Getting peer to peer working on Android has been and continues to be a heck of a challenge. This document outlines a number of major areas where we had issues/challenges with Android and explains our rationale for how we dealt with them
There are two (or more) people with Thali Android devices within radio range but there is no Wi-Fi or Cell. We want to enable those people to communicate even without a formal Internet infrastructure. We have actually built this in Thali. Today we use BLE for discovery and Bluetooth for moving larger amounts of data. But the results are pretty bad due to endless issues with the radios on Android devices. Below I walk through the steps we have taken to try to enable P2P on Android without Internet, explore our failures and issues and look at how we would like things to work.
How we handle local discovery and moving data
For an Internet free P2P scenario the first step is discovery. Who is around us? Do they have something interesting to say to us? Thali has spent a lot of time and energy trying to create a discovery mechanism that doesn’t violate user’s privacy. But this has interesting consequences. For one thing a discovery announcement can grow to up to 4K. Most discovery mechanisms aren’t designed to handle that amount of data. So in many cases we had to send a small discovery announcement which just shared “We are a Thali device” and then we had to establish an expensive and slow to set up high bandwidth connection in order to move the rest of the 4K of discovery data. Only at that point would we know enough to know if there was a reason for us to keep talking. This is far from ideal because it’s slow and uses battery.
Discovery - Wi-Fi Direct vs BLE
One of the first problems we ran into is - how should two Android phones discover each other as a prelude to communicating bulk data? We are specifically talking about a scenario in which there is no cell or local Wi-Fi. So the phones are on their own.
Originally we adopted Wi-Fi Direct’s discovery infrastructure. Wi-Fi Direct discovery is a two step process. First there is peer discovery in which a phone advertises its MAC, a phone type ID and a phone identifier (that we can’t set programmatically). This is then followed by Wi-Fi Direct Service Discovery where a phone can advertise what services it uses. We like Wi-Fi Direct because support for Wi-Fi Direct has been in Android for quite some time (since Jelly Bean for the APIs we need) and so in theory using Wi-Fi Direct meant we could perform discovery using older handsets.
After literally months of testing Wi-Fi Direct’s discovery infrastructure against numerous Android phones we came to two conclusions:
- Wi-Fi Direct Peer discovery works pretty well
- Wi-Fi Direct Service discovery doesn’t work very well at all
We ran into endless problem with Wi-Fi Direct Service discovery including but not limited to:
- Phones from different manufacturers were highly likely to either never find each other over Wi-Fi Direct Service Discovery or if they did find each other it could take many minutes (in other words, way too long for our scenarios where people are either walking by each other with phones in their pockets or have the phones out and are expecting to transfer data as the other person waits)
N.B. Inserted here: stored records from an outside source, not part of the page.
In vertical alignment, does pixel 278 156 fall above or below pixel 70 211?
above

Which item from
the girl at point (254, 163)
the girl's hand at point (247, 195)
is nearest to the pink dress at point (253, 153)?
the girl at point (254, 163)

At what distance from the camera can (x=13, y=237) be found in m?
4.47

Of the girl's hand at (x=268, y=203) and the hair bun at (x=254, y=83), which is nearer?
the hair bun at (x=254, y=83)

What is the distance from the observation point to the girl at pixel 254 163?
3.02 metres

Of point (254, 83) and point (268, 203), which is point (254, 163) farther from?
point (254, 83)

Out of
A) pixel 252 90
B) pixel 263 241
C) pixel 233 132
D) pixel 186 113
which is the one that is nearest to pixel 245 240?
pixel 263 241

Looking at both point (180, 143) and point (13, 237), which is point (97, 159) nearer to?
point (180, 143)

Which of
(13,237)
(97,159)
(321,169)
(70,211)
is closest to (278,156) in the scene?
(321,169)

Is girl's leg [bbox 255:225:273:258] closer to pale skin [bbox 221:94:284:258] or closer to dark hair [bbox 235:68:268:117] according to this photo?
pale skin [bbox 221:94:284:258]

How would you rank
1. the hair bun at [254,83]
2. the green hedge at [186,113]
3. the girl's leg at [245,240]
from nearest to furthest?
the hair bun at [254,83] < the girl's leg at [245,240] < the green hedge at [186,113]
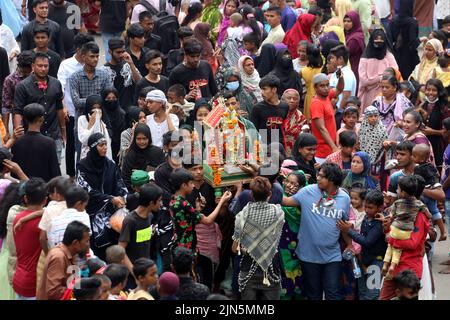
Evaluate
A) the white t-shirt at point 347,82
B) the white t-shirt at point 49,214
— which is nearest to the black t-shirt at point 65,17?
the white t-shirt at point 347,82

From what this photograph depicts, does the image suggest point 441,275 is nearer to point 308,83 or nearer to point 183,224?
point 183,224

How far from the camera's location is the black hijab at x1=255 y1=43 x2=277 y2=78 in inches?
604

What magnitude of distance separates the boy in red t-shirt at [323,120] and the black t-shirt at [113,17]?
4084mm

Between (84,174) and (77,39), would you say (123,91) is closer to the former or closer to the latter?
(77,39)

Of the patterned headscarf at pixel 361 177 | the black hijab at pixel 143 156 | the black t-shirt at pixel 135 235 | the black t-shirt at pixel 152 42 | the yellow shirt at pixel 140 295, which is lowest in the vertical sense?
the yellow shirt at pixel 140 295

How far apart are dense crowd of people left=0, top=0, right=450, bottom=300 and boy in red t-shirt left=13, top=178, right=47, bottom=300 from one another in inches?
0.4

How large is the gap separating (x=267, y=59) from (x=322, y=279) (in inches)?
198

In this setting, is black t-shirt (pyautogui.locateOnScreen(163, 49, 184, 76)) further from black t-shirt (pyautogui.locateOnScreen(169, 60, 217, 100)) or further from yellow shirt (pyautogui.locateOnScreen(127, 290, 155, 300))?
yellow shirt (pyautogui.locateOnScreen(127, 290, 155, 300))

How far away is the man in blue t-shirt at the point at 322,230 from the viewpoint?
1071 centimetres

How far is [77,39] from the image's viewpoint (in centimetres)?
1493

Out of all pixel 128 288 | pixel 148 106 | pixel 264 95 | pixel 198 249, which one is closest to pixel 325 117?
pixel 264 95

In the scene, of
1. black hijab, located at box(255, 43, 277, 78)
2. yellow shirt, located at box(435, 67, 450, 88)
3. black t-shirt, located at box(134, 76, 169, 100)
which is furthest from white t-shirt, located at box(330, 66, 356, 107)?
black t-shirt, located at box(134, 76, 169, 100)

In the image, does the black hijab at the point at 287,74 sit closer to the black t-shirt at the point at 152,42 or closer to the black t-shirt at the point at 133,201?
the black t-shirt at the point at 152,42

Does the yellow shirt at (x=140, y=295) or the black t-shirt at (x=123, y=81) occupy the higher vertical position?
the black t-shirt at (x=123, y=81)
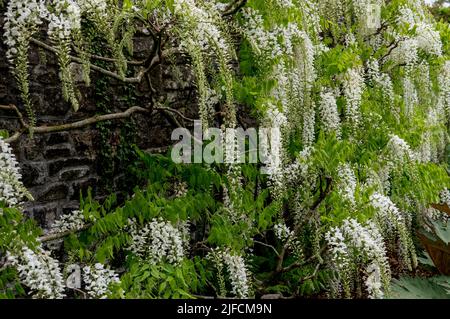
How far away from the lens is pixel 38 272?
234 cm

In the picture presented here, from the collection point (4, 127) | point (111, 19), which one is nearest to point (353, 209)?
point (111, 19)

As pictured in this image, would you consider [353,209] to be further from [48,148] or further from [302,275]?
[48,148]

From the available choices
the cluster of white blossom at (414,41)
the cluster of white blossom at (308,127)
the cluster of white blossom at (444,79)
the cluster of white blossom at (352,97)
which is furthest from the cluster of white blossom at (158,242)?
the cluster of white blossom at (444,79)

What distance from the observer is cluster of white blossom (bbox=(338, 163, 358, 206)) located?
3.38 meters

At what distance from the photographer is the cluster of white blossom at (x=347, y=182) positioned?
11.1 feet

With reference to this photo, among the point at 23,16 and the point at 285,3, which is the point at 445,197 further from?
the point at 23,16

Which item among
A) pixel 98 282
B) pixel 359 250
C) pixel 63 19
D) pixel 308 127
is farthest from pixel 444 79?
pixel 98 282

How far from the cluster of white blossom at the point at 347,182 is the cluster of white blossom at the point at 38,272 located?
1.78 meters

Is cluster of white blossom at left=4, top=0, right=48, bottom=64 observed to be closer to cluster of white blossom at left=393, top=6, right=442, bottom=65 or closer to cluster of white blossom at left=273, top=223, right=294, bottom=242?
cluster of white blossom at left=273, top=223, right=294, bottom=242

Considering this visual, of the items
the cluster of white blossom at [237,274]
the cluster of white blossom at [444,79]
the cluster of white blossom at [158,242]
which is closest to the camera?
the cluster of white blossom at [158,242]

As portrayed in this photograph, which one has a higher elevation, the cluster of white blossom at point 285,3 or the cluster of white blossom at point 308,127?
the cluster of white blossom at point 285,3

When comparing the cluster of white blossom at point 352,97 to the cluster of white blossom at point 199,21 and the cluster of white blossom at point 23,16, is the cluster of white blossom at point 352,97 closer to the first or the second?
the cluster of white blossom at point 199,21

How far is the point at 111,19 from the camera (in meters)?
3.00

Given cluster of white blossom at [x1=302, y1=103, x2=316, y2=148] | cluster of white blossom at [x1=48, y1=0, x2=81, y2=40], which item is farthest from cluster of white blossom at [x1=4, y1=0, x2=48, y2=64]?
cluster of white blossom at [x1=302, y1=103, x2=316, y2=148]
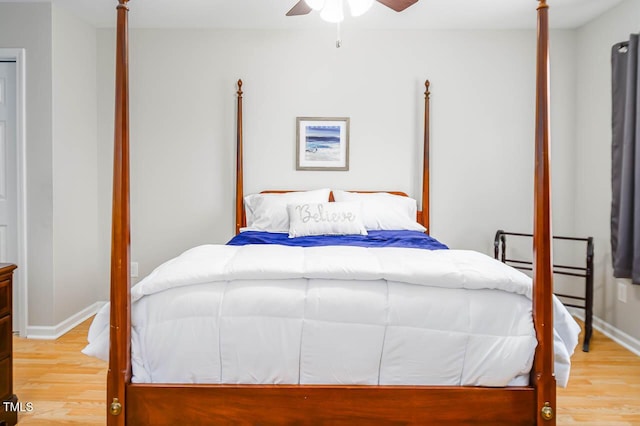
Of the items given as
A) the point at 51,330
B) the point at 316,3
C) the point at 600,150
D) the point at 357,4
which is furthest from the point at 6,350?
the point at 600,150

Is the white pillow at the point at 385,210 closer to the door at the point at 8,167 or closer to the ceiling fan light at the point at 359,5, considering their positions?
the ceiling fan light at the point at 359,5

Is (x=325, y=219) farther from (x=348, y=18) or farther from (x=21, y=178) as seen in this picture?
(x=21, y=178)

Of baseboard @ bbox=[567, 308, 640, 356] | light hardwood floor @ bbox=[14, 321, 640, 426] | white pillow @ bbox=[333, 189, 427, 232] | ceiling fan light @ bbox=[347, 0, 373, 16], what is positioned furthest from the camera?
white pillow @ bbox=[333, 189, 427, 232]

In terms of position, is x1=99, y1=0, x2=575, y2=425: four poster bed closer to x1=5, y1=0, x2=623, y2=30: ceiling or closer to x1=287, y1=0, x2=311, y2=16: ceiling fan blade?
x1=287, y1=0, x2=311, y2=16: ceiling fan blade

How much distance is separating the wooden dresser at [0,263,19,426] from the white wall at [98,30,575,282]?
1.81 m

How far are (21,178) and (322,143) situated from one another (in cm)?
227

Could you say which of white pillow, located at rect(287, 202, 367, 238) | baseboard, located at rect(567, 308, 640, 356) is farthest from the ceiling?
baseboard, located at rect(567, 308, 640, 356)

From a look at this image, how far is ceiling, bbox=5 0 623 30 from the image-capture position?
327 cm

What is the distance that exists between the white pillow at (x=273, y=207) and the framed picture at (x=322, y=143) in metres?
0.29

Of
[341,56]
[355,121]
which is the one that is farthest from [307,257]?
[341,56]

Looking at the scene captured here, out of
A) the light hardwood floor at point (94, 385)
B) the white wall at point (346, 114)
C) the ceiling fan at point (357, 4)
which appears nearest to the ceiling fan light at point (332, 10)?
the ceiling fan at point (357, 4)

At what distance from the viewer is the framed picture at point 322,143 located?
3.85 m

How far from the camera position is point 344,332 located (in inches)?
64.6

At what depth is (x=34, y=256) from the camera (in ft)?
10.7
- The Wi-Fi Direct Service Discovery stack had a habit of just stopping to work after some period of time. And once it stopped working the only way to get it working against was to reboot the phone.
- We encountered random disruptions in the working of the main Wi-Fi stack when we used Wi-Fi Direct Service discovery for any extended period of time. This caused havoc in our test infrastructure where we use Wi-Fi to coordinate tests.
In addition we ran into limitations in terms of how much data we could transfer in a Wi-Fi Direct Service Discovery. The practical limit (depending on what version of Android one was using) was somewhere around 750 bytes but we really needed 4k.
So Wi-Fi Direct Service discovery was unworkable in practice and less than ideal due to data size limitations in theory.
Now we could have fallen back to Wi-Fi Direct Peer Discovery. But this wasn’t a good solution either because we weren’t sure if the instability we saw in the Wi-Fi stack also applies to Wi-Fi Direct Peer Discovery. Also Wi-Fi Direct Peer Discovery made ad-hoc connections impossible. For example, using peer discovery the only way to know if another phone is a Thali phone is to already know their Wi-Fi MAC address. In that case when the MAC address is discovered via Wi-Fi Direct Peer discovery we could match it against our list of known partners and start negotiating a connection (see the next section for the fun details on that one). But let’s imagine there is Joe and Jane. they each have phones, they have done identity exchange and they now know each other’s MAC addresses. So in the future when either phone sees the other over Wi-Fi Direct peer discovery they could recognize each other. But now imagine that Joe gets a new phone and Jane comes to work with a laptop. Now what? They devices won’t recognize each other even though the owners trust each other and presumably (though a feature we haven’t implemented yet) have keys that have been signed by the other device’s keys attesting to their identity. This isn’t a complete show stopper and there are some (nasty) work arounds but given the issues we were already seeing with Wi-Fi Direct all up we decided that another route would perhaps be prudent.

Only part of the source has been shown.